Document excerpt
On the Eighth Day of . . .
(entry for 1/1/2025)
I never believed in Santa. I was told from year one that he was imaginary, and I never doubted it was true. For one thing there was one of them on every street corner, and no two alike, so how could he possibly be real!
I felt sorry for kids who did believe, because they were so obviously backward in their ways.
Along with Frosty the Snowman, Rudolph with his Nose So Bright, and all the other famous non-religious seasonal characters, Santa was sort of a joke. Sure, I went and sat on his lap and had my picture taken. And then we went to the next Department Store and did it all over again, with a different Santa. And then another. Etc. It was fun, and the lights were pretty, and the music was nice to listen to, and that was all that mattered. We sang all the carols, both the religious and the non-religious ones, and mixed them up with each other sometimes. It was a nice time of year, and the cold was invigorating, and we played in the snow. And that was it.

Extracted information

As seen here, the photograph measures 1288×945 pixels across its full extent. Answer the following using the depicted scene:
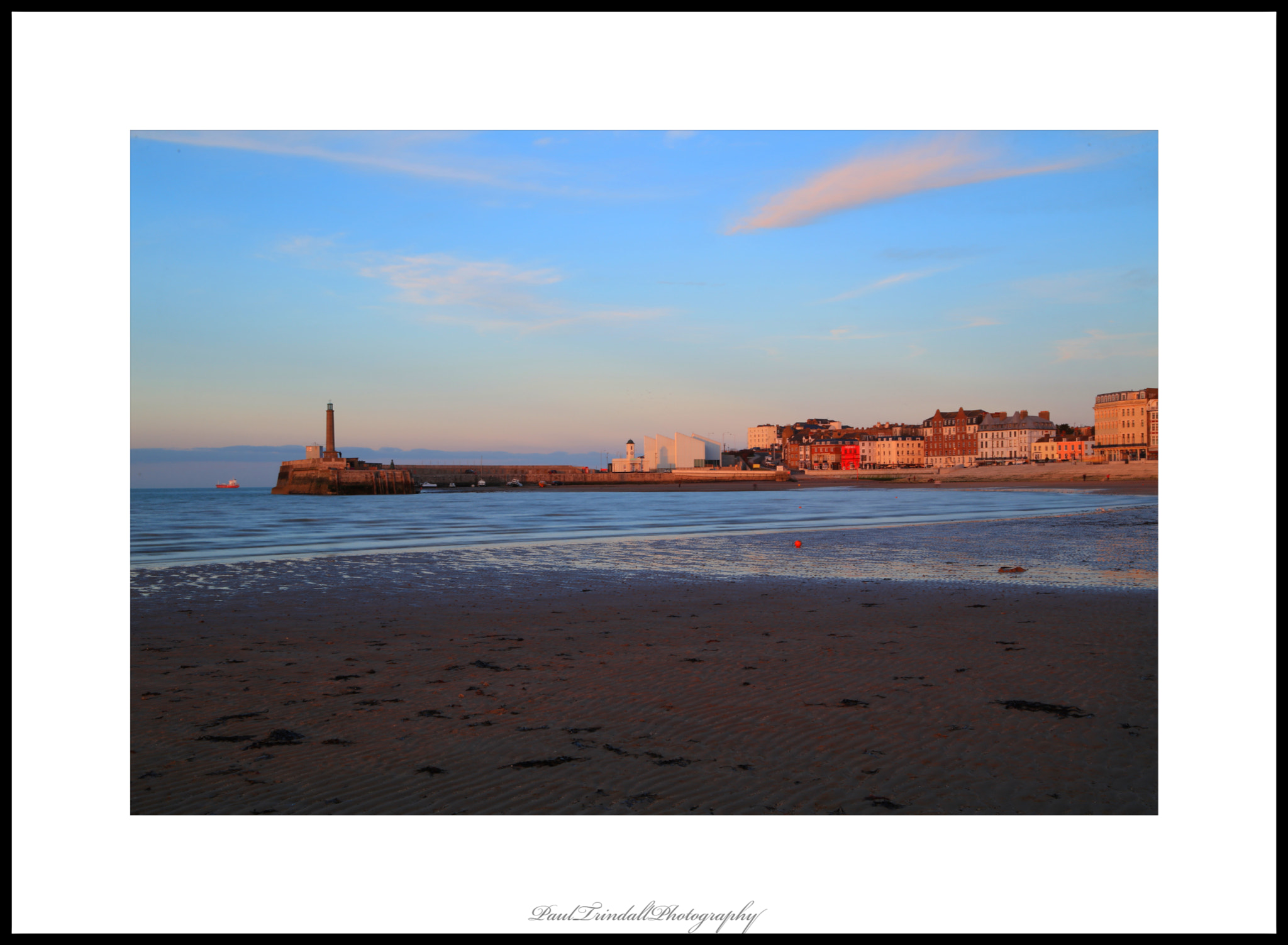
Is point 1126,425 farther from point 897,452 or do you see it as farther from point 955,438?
point 897,452

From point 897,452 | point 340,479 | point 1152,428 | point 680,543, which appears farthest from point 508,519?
point 897,452

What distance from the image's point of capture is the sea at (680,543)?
14.6 meters

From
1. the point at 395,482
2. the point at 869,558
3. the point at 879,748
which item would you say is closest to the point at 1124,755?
the point at 879,748

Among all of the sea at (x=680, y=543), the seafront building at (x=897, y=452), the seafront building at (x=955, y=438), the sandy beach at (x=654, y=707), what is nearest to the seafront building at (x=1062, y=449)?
the seafront building at (x=955, y=438)

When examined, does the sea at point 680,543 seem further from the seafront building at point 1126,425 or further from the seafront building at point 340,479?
the seafront building at point 1126,425

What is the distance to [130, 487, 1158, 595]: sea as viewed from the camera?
48.0 ft

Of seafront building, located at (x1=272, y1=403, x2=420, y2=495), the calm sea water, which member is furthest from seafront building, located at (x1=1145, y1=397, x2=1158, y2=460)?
seafront building, located at (x1=272, y1=403, x2=420, y2=495)

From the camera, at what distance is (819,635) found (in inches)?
339

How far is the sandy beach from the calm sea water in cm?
1112

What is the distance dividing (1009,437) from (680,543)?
4969 inches

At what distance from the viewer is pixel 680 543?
21.3 m

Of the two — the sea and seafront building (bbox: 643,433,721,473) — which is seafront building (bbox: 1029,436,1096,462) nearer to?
seafront building (bbox: 643,433,721,473)
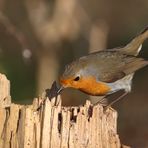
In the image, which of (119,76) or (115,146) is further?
(119,76)

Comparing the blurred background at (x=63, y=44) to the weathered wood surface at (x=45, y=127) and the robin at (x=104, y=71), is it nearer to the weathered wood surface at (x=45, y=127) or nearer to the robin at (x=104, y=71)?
the robin at (x=104, y=71)

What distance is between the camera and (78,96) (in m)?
8.63

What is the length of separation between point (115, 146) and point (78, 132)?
1.22 ft

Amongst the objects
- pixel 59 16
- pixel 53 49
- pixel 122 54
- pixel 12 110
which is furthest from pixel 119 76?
pixel 53 49

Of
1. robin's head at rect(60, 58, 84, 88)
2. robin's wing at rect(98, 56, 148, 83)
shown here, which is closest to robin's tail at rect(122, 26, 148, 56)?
robin's wing at rect(98, 56, 148, 83)

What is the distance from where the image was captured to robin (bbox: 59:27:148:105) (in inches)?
197

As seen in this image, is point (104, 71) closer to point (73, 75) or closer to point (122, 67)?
point (122, 67)

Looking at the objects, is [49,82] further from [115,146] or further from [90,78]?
[115,146]

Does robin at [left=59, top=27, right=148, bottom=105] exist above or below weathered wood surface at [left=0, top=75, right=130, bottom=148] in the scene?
above

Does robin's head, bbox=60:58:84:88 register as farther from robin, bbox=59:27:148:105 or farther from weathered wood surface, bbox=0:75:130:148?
weathered wood surface, bbox=0:75:130:148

What is required
Please answer these questions about the Santa journal entry above, one per line:
(a) What date is given for the entry?
(b) What reason does the writer give for why Santa could not possibly be real?
(c) After the photo on Santa's lap, where did the family go next?

Final answer
(a) 1/1/2025
(b) There was one on every street corner, and no two were alike.
(c) To the next department store, to do it all over again with a different Santa.